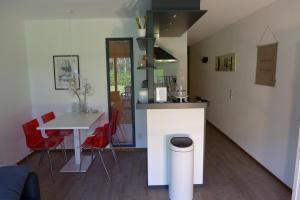 A kitchen or kitchenette at Amelander Kaap 101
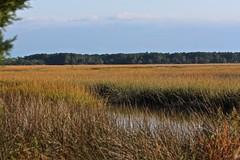 Mid-Autumn Marsh Grass (Gabriel FW Koch) Tags: autumn nature canon eos gold telephoto marsh naturelover marshgrass autumngold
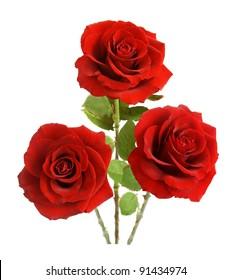 Bunch of velvet red roses isolated on white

→ Task details
The material must be restated verbatim. Its pictures must be omitted.

→ Answer box
 A kitchen or kitchenette at Amelander Kaap 101
 Mid-Autumn Marsh Grass (Gabriel FW Koch) Tags: autumn nature canon eos gold telephoto marsh naturelover marshgrass autumngold
 Bunch of velvet red roses isolated on white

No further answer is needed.